- _Your instructions_
Restate the listing below word for word, and leave its pictures behind.

- _Data_
=-=-=-=-=
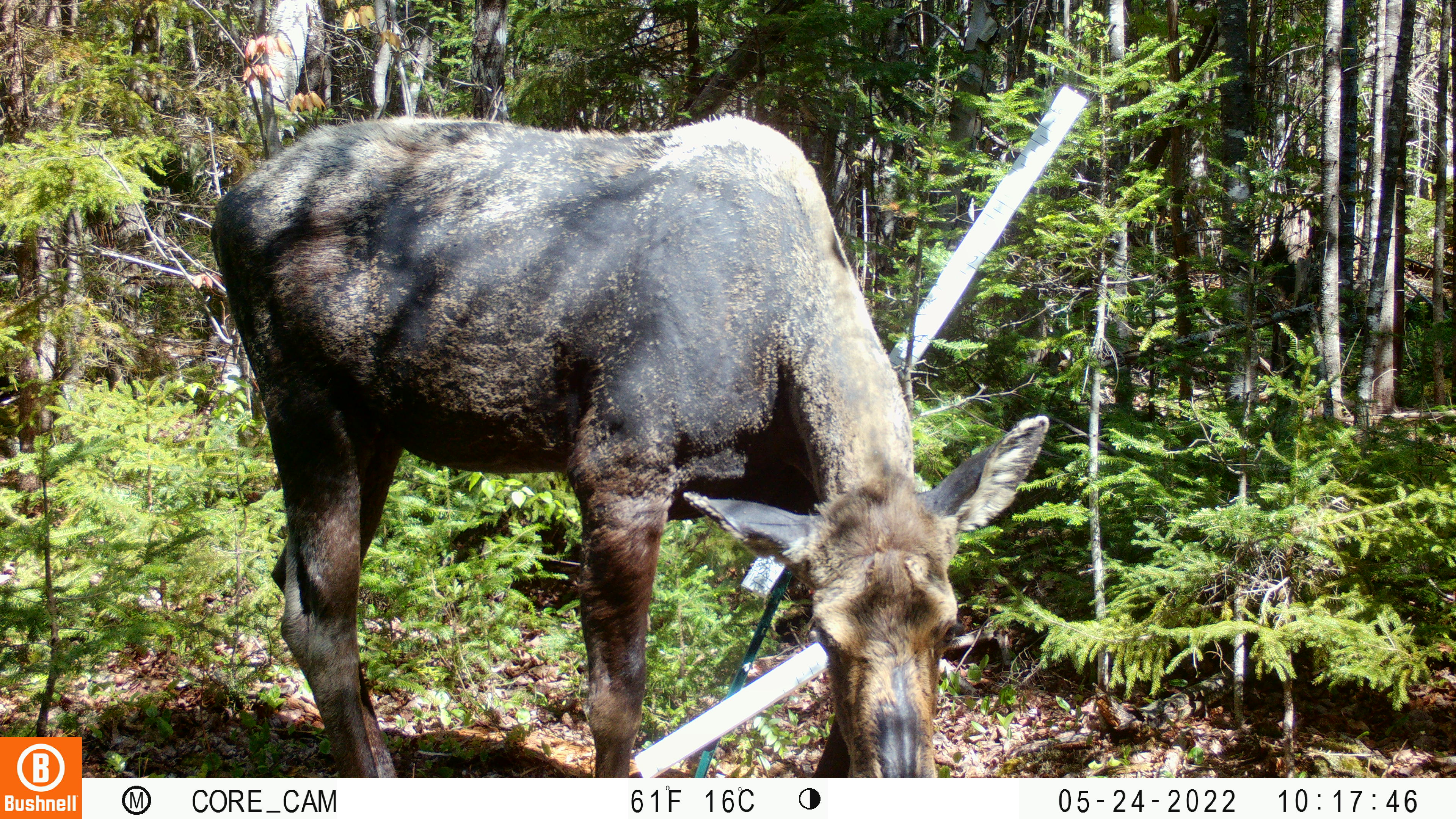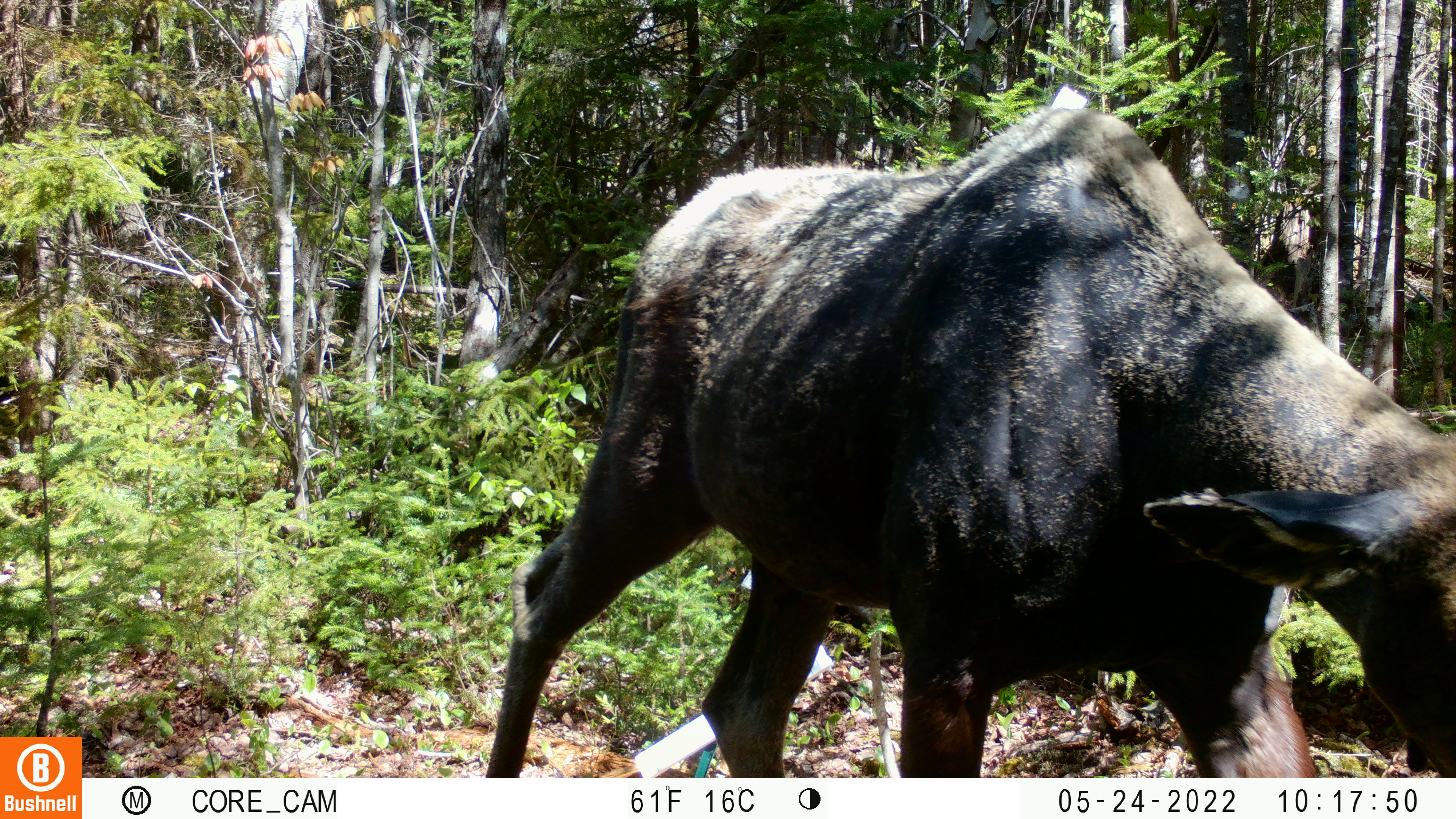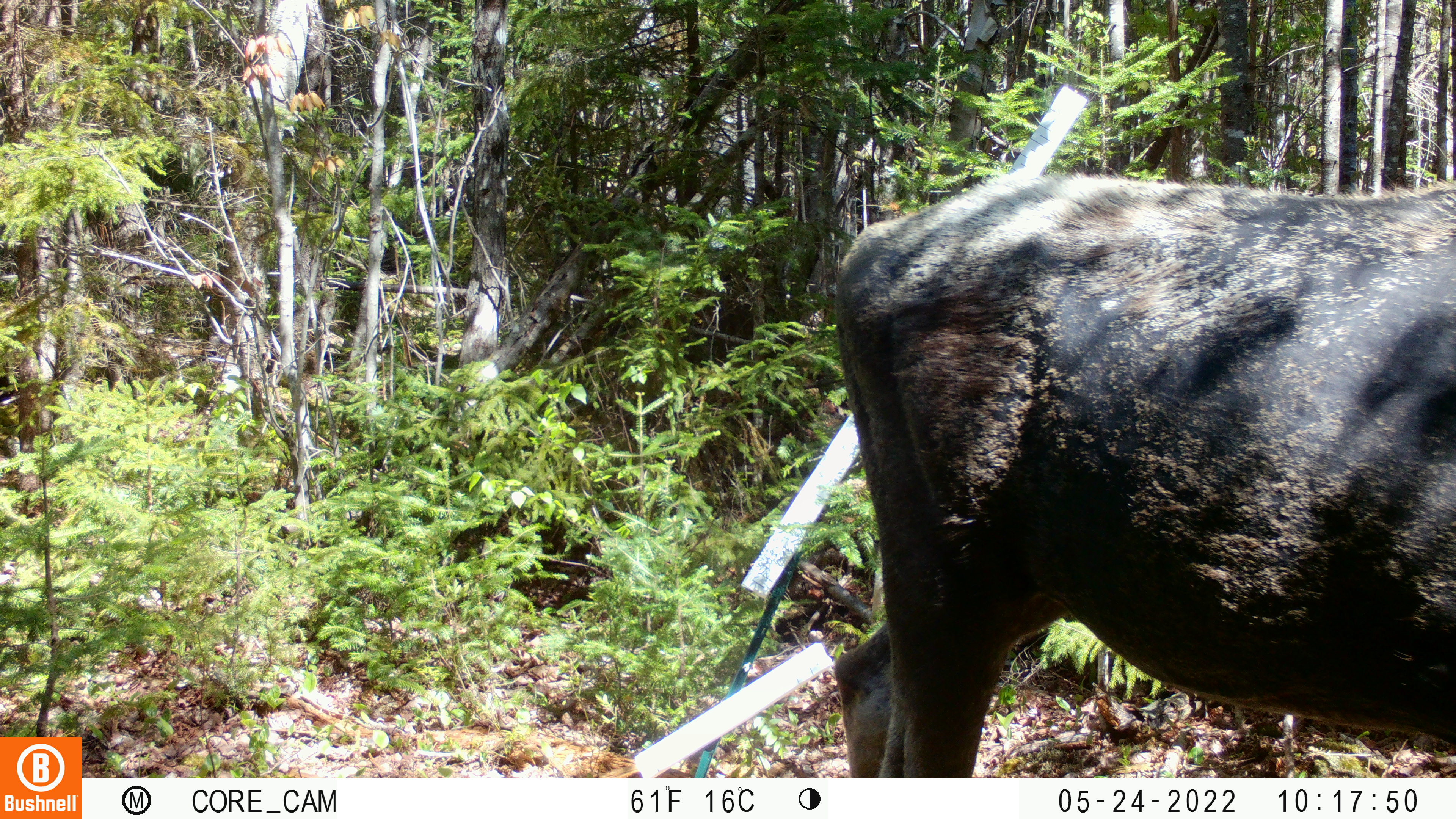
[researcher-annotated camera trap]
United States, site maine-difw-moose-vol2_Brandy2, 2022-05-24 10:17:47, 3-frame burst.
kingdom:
=-=-=-=-=
- _Final answer_
[researcher-annotated camera trap]
United States, site maine-difw-moose-vol2_Brandy2, 2022-05-24 10:17:47, 3-frame burst.
kingdom:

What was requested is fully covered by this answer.